Посреди комнаты, у высокого подсвечника, стоял длинный и сутулый Колонья; на нем вперемежку было надето множество турецкой и европейской одежды; на голове была черная шапочка, из-под которой торчали длинные редкие пряди седых волос. Старик, низко кланяясь, произносил громкие приветствия и комплименты на своем языке, который мог быть и испорченным итальянским, и плохим французским, но Дефоссе все это казалось наносным и случайным, пустой формальностью, лишенной сердечности и подлинного уважения, как будто говоривший эти слова отсутствовал. И тогда все, что он встретил в этом низком дымном помещении — запах и вид комнаты, облик и речь человека, — вылилось в одно лишь слово, и так быстро, живо и ярко, что ему стоило усилий не произнести его вслух: старость. Печальная, беззубая, забытая, одинокая, трудная старость, которая всему придает горький привкус, все изменяет и растравляет: мысли, воззрения, жесты, звуки — все, вплоть до самого света и запаха.
Старый доктор церемонно предложил молодому человеку сесть, но сам продолжал стоять, извинившись тем, что этого требует доброе старинное салернское правило: «Post prandium sta»[23]
.Молодой человек сидел на твердом стуле без спинки, чувствуя свое телесное и духовное превосходство, отчего миссия его казалась ему легкой и простой, почти приятной. Он начал говорить с той слепой уверенностью, с какой молодые люди так часто вступают в разговор со стариками, которые кажутся им несовременными и отжившими, забывая, что их умственной медлительности и физической немощности сопутствует большой опыт и искусство во взаимоотношениях с людьми.
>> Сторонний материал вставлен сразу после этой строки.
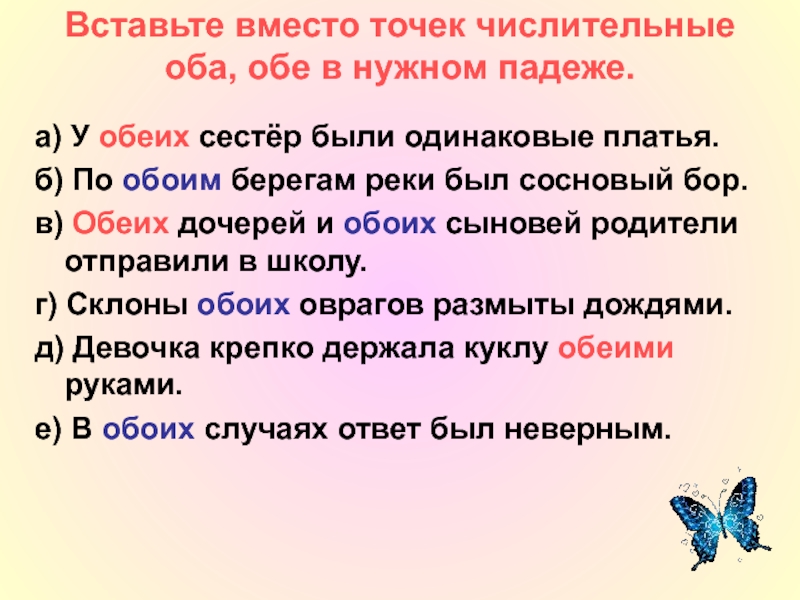 Вставьте вместо точек числительные оба, обе в нужном падеже.

а) У обеих сестёр были одинаковые платья.

б) По обоим берегам реки был сосновый бор.

в) Обеих дочерей и обоих сыновей родители отправили в школу.

г) Склоны обоих оврагов размыты дождями.

д) Девочка крепко держала куклу обеими руками.

е) В обоих случаях ответ был неверным.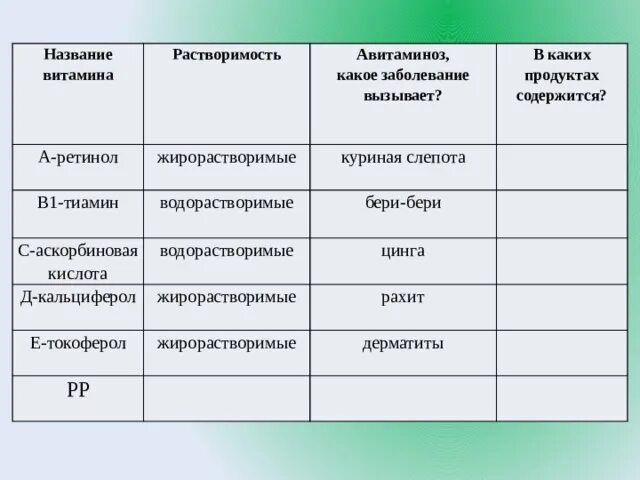 | Название витамина | Растворимость | Авитаминоз, какое заболевание вызывает? | В каких продуктах содержится? |
|---|---|---|---|
| А-ретинол | жирорастворимые | куриная слепота | |
| В1-тиамин | водорастворимые | бери-бери | |
| С-аскорбиновая кислота | водорастворимые | цинга | |
| Д-кальциферол | жирорастворимые | рахит | |
| Е-токоферол | жирорастворимые | дерматиты | |
| РР | | | |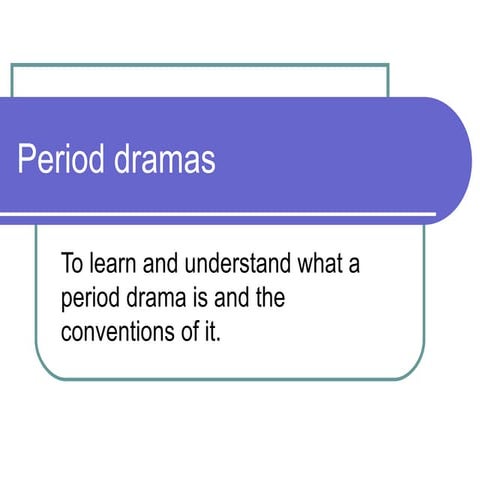 Period dramas

To learn and understand what a period drama is and the conventions of it.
Дефоссе передал поручение Давиля для фон Миттерера, стараясь, чтобы оно выглядело тем, чем оно было на самом деле, то есть доброжелательным предложением в общих интересах, а не проявлением слабости или страха. Высказав все это, он остался доволен собой.
Уже при последних словах молодого человека Колонья поспешил заверить, что польщен тем, что его избрали посредником, что он все передаст самым добросовестным образом, что он вполне понимает намерения господина Давиля и разделяет его образ мыслей и что он по своему происхождению, званию и убеждениям как нельзя лучше подходит для этой роли.
Ясно, что теперь настала очередь Колоньи быть довольным собой.
Дефоссе слушал его, как слушают шум воды, рассеянно глядя на его правильное продолговатое лицо с живыми круглыми глазами, бескровными губами и зубами, шатавшимися, когда он говорил. «Старость! — думал молодой человек. — Не то плохо, что страдаешь и умираешь, плохо то, что стареешь, потому что старость — это страдание, от которого нет ни лекарств, ни избавления, это медленная смерть». Но молодой человек думал о старости не как о судьбе всех людей, в том числе и своей собственной, а как о каком-то личном несчастье врача Колоньи.
А Колонья говорил:
— Мне не надо объяснять подробно; я понимаю положение господ консулов, как и всякого культурного человека Запада, которого судьба загнала в эти края. Жить в Турции для такого человека — все равно что ходить по острию ножа или гореть на медленном огне. Мне это хорошо известно, потому что мы на этом острие рождаемся, на нем живем и умираем, в этом огне растем и сгораем.
Не оставляя свои мысли о старости и старении, молодой человек стал внимательнее прислушиваться и лучше понимать слова Колоньи.
— Никому не понять, что значит родиться и жить на грани двух миров, знать и понимать один и другой и быть бессильным что-либо сделать, чтобы они договорились и сблизились, любить и ненавидеть и тот и другой, всю жизнь колебаться и отклоняться, иметь две родины, не имея, в сущности, ни одной, чувствовать себя всюду дома и вечно оставаться чужестранцем: одним словом, жить распятым, но чувствовать себя одновременно и жертвой и палачом.
Дефоссе слушал с изумлением. Словно в разговор вмешалось третье лицо. Теперь не было уже ничего похожего на пустые слова и комплименты. Перед ним стоял человек со сверкающими глазами и распростертыми длинными и худыми руками и показывал, как живут распятые между двумя противоположными мирами.
Как часто бывает с молодыми людьми, Дефоссе казалось, что этот разговор не случаен, что он находится в какой-то тесной и особой связи с его собственными мыслями и деятельностью, к которой он готовился. В Травнике редко находились поводы для таких разговоров; это его приятно взволновало, и в волнении он сам стал задавать вопросы, а потом делать замечания и делиться впечатлениями.
Дефоссе говорил столько же из внутреннего побуждения, сколько из желания продолжить разговор. Но старика не надо было заставлять говорить. Он не прерывал своей мысли. Вдохновившись, он говорил, словно читал книгу, подыскивая иногда французские выражения и перемежая их с итальянскими.